Chamados de “índios paraguaios” por Ratinho Jr, indígenas têm direito a permanecer em territórios no Oeste, decide TRF4

Além disso, o uso do glifosato também seria responsável por atingir a fauna da região, com o desaparecimento de espécies silvestres de pássaros, abelhas, borboletas e animais de caça e a diminuição do número de peixes nos rios. Só em 2022, segundo a Terra de Direitos, foram comercializadas 31.270 toneladas de glifosato no Paraná. Também assinam a denúncia as entidades Centro de Estudios Legales y Sociales (Argentina), BASE-IS (Paraguai), Fundación Tierra (Bolívia) e as alemãs Misereor e ECCHR.

Impasse

A Terra Indígena Tekoha Guasu Guavirá foi reconhecida em 2018 pela Funai, mas o processo de demarcação foi suspenso em 2020. No início de agosto, o governador Ratinho Júnior (PSD) chamou os indígenas da região de “índios paraguaios” e ameaçou usar forças policias para desocupar áreas reivindicadas por produtores rurais. Os fazendeiros recorreram à Justiça e obtiveram decisões favoráveis à reintegração de posse, que foram suspensas pelo desembargador federal Luiz Antonio Bonat, do Tribunal Regional Federal da 4ª Região (TRF4). Bonat reconheceu que a Terra Indígena foi definida em 2018 e determinou que os indígenas tenham acesso a atendimento de saúde. O governo federal enviou a Força Nacional para a região.
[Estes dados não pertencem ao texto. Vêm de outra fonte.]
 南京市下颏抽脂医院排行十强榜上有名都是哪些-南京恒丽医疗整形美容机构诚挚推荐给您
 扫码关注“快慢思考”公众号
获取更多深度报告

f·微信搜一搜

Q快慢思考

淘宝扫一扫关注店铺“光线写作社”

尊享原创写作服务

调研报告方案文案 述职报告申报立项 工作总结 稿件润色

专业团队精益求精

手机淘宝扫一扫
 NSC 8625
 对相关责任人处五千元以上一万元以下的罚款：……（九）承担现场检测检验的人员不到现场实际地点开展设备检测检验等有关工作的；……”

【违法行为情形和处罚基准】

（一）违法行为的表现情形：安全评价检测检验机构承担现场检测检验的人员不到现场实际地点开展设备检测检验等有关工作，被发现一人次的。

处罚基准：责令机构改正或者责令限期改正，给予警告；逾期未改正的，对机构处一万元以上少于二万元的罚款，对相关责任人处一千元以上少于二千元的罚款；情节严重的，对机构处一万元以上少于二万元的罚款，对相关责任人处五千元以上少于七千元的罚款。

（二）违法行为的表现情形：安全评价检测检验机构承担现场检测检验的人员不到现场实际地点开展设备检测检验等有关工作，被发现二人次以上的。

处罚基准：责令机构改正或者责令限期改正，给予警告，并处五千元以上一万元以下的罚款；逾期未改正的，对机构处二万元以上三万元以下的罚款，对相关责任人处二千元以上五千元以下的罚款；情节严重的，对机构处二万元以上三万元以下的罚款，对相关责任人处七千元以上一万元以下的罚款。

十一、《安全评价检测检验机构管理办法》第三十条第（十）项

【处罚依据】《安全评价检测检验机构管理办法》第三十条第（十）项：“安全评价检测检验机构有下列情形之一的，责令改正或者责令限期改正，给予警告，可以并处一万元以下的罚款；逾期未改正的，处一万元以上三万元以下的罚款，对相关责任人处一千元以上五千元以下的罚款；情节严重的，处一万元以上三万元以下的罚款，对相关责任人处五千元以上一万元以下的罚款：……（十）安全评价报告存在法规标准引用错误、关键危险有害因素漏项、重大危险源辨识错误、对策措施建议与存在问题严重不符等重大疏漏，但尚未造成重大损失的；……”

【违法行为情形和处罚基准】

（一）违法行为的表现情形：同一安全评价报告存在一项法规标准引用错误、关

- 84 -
A Terra Indígena Tekoha Guasu Guavirá ocupa 5,83% do território do município de Altônia (1,4 mil hectares), 34,4% de Guaíra (82 mil hectares) e 59,5% dos limites de Terra Roxa (14,2 mil hectares). O despacho que reconheceu a área como Território Indígena é do dia 15 de outubro de 2018.

Recorde de pesticidas

Segundo dados do Ministério da Saúde, entre 2007 e 2015 foram registrados 84.206 casos de intoxicação por agrotóxicos no país. Só em 2022, estados e a União deixaram de arrecadar um total de R$ 12,9 bilhões com a isenção fiscal dada a determinados pesticidas, de acordo com a Abrasco (Associação Brasileira de Saúde Coletiva). No mesmo ano, produtores brasileiros utilizaram cerca de 800 mil toneladas, mais que a quantia somada de China e Estados Unidos, de acordo com dados da FAO/ONU.

O recorde na liberação de agrotóxicos foi batido durante o governo do ex-presidente Jair Bolsonaro: foram 2.178 liberações. Em segundo lugar aparece o governo de Michel Temer, com 1.130 liberações. De 2023 a agosto deste ano, o governo de Luiz Inácio Lula da Silva já liberou a utilização de 883 novos pesticidas no país.